Last month, news broke that the U.S. Department of Health and Human Services wants to legalize weed—kind of. On Aug. 30, Bloomberg reported that the agency formally recommended that the federal government downgrade the drug from a “Schedule 1” substance—where it has sat for decades alongside LSD and heroin—to the much less severe “Schedule 3.” If its proposal goes through, it would be the most significant change in federal marijuana policy since prohibition began in 1937, and a major rollback of the punitive war on drugs, which has dominated American drug policy for 50 years. The HHS recommendation stems from an order President Joe Biden gave last October, when he pardoned 6,500 low-level pot offenders (none of whom were still in prison) and asked his administration to reconsider the drug’s legal status. The move now goes to the Justice Department, which could approve it before the presidential election. “It’s pulling the pin on the grenade” of federal legalization, California cannabis entrepreneur Eric Spitz told me. Schedule 3 is not technically legalization, though. What does the change actually mean? The 50-year-old “schedule” system is a mess. It includes both FDA-regulated pharmaceuticals and street drugs, which are the purview of law enforcement. It makes little sense that weed is more tightly restricted than, say, Schedule 2 fentanyl, which causes tens of thousands of fatal overdoses annually.
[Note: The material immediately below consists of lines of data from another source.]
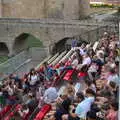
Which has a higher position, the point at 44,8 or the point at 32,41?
the point at 44,8

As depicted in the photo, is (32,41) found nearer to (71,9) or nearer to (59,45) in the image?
(59,45)

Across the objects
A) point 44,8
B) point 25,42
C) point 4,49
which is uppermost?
point 44,8

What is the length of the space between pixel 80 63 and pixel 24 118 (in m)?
5.58

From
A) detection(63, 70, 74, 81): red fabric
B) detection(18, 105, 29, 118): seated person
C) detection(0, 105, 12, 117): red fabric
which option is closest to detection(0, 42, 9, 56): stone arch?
detection(63, 70, 74, 81): red fabric

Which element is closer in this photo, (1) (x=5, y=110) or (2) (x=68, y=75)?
(1) (x=5, y=110)

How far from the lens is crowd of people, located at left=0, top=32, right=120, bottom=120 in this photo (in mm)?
14602

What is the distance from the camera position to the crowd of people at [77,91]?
1460 centimetres

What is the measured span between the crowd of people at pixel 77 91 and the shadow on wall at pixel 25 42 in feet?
110

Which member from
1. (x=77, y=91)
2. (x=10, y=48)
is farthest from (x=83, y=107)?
(x=10, y=48)

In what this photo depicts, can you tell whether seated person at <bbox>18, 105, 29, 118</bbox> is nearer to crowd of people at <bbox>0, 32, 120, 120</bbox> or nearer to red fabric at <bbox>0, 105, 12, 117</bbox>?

And it hasn’t ever made sense that the federal government legally considers pot as dangerous as heroin and more dangerous than cocaine. Until now, the feds’ official position has been that marijuana, as a Schedule 1 drug, has no medical value and high potential for abuse. Such drugs have virtually no place in law-abiding society. But that status has become laughable as well over 20 states legalized weed and created regulated industries for it. Schedule 2 drugs, which include fentanyl, cocaine, methamphetamine, and various prescription opiates, also have high potential for abuse, but the government acknowledges that they have some medical value. There are legal, pharmaceuticalized forms of these drugs, but the street forms are illegal.